The statements in this section merely provide background information related to the present disclosure and may not constitute prior art.
Many applications in research and industry benefit from high-resolution structural and spectral information obtained with scanning transmission electron microscopy (STEM) diffraction, high-angle annular dark-field STEM (HAADF-STEM), STEM electron energy loss spectrum (STEM-EELS), and STEM energy-dispersive x-ray spectroscopy (STEM-EDX). A typical operating sequence is to set up the instrument to acquire the signal of interest, place a finely focused electron probe on one spot on the specimen, acquire the signal (e.g. a diffraction pattern, a current reading from an HAADF detector, or a loss spectrum), and then move the probe and repeat the above operations. While automated systems allow this all to happen fairly quickly in a well-defined, regular 2D array, the information return is far from optimal. In the case of STEM diffraction and STEM-EELS, each acquisition may take a significant fraction of a second or even multiple seconds, so that the entire scan of the sample may take hours. Yet much of the information so obtained is in some sense redundant. Also, HAADF-STEM scans may be performed much more quickly than STEM-diffraction scans but return vastly less information; given a STEM-diffraction data set, one can reconstruct what any conventional STEM image (HAADF, conventional bright-field, annular bright-field, split-detector, etc.) would have produced while also using information from Bragg diffraction to identify crystal phases and orientations. Thus a technique that provides data return similar to STEM-diffraction with total exposure times comparable to HAADF-STEM would represent a substantial improvement relative to both techniques.
It is also well known, especially for STEM-EELS, that there are representations of the data for which the data set is “sparse.” What this means is that each spectrum or diffraction pattern can be represented to high precision as a combination of a relatively small number of principal or independent components, and that many of the spectra and diffraction patterns will look very similar to one another. From an information-theoretical perspective, this means much of the signal acquired in the scan is redundant and is not actually providing new, relevant, independent information about the sample. For HAADF-STEM, much faster scans are possible but only a small amount of information is retrieved from each electron; more specifically, either the electron hits the HAADF detector or it does not. This is because the very existence of HAADF represents a practical compromise. It is in essence a STEM diffraction system operating with a camera that is very fast but that only has a single pixel.

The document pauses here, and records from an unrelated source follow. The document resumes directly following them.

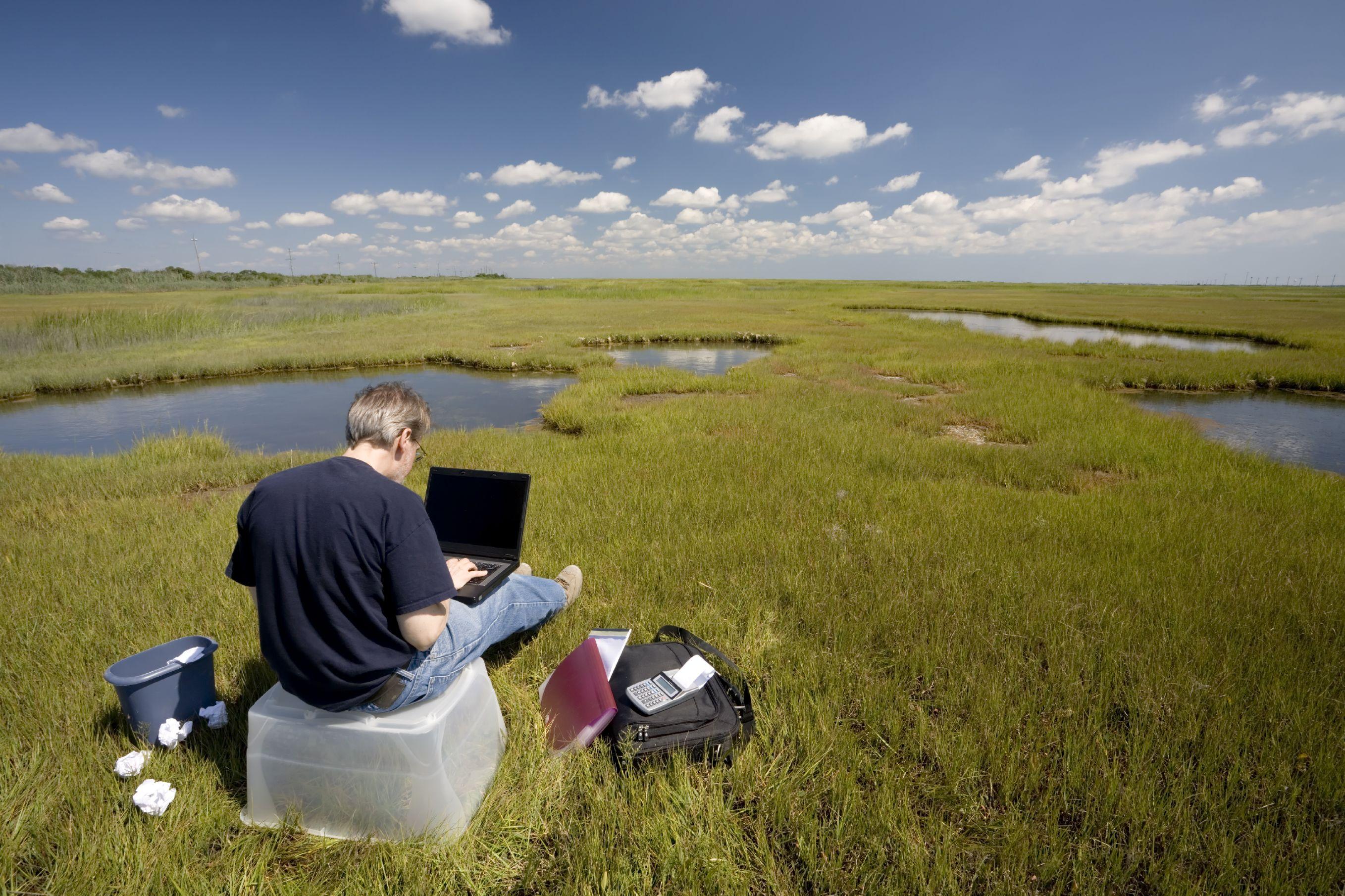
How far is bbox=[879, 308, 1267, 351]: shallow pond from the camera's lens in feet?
74.2

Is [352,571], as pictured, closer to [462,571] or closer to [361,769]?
[462,571]

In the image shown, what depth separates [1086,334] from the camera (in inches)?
1112

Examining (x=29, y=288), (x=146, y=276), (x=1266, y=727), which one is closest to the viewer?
(x=1266, y=727)

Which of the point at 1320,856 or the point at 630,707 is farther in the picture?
the point at 630,707

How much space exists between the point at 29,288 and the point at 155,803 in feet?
290

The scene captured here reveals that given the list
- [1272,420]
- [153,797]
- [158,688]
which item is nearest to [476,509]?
[158,688]

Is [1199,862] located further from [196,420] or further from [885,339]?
[885,339]

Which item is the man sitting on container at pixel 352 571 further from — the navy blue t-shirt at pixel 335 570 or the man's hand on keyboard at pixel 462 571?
the man's hand on keyboard at pixel 462 571

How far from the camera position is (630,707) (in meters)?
2.82

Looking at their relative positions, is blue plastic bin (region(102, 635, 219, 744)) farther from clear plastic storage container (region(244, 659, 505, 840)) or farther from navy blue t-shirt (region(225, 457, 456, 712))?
navy blue t-shirt (region(225, 457, 456, 712))

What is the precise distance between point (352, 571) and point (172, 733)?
1.64 metres

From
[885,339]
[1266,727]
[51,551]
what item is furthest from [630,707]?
[885,339]

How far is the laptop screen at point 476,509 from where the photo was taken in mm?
3404

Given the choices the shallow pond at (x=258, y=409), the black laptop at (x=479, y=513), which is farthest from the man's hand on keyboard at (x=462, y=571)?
the shallow pond at (x=258, y=409)
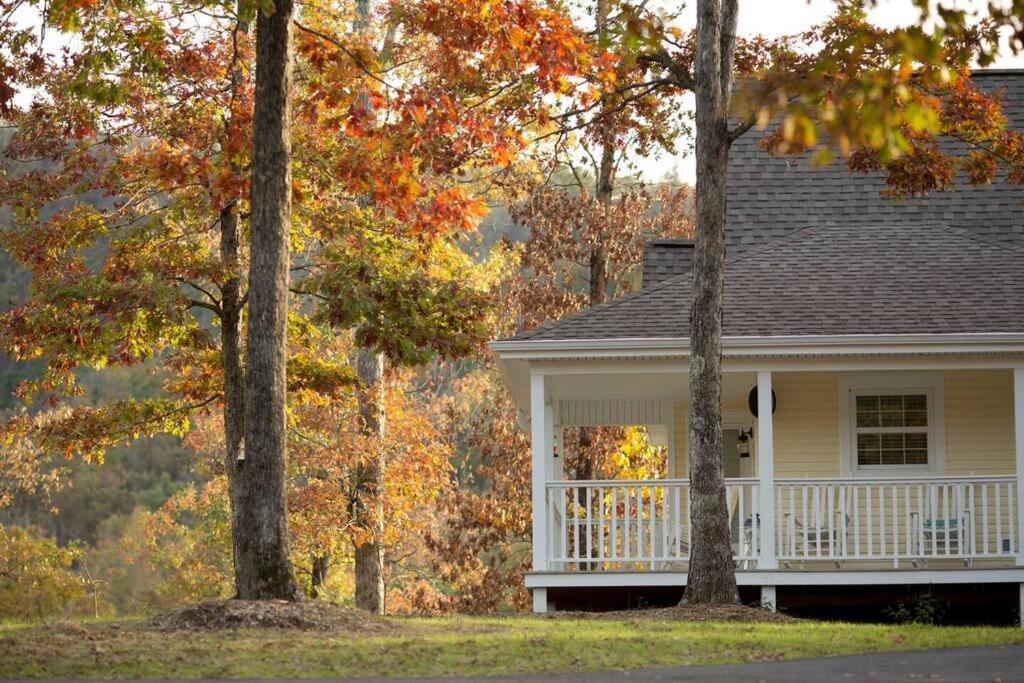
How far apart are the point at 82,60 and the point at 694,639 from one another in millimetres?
8648

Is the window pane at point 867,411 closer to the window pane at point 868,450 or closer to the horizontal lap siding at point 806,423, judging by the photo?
the window pane at point 868,450

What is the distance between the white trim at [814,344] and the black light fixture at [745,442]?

Past efforts to improve STEM data throughput have focused on improving the brightness, stability and aberrations in the probe-forming system as well as the signal-to-noise ratio in the detectors. Now that the signal-to-noise ratios are reaching the level of detecting single electrons, and the probe current densities are high enough that beam damage to the sample is very often the resolution limitation, these strategies are running out of room for improvement. Accordingly, new systems and methodologies are needed to make more efficient use of the acquisition time and the electron beam dose delivered to a sample when performing STEM diffraction or STEM-EELS.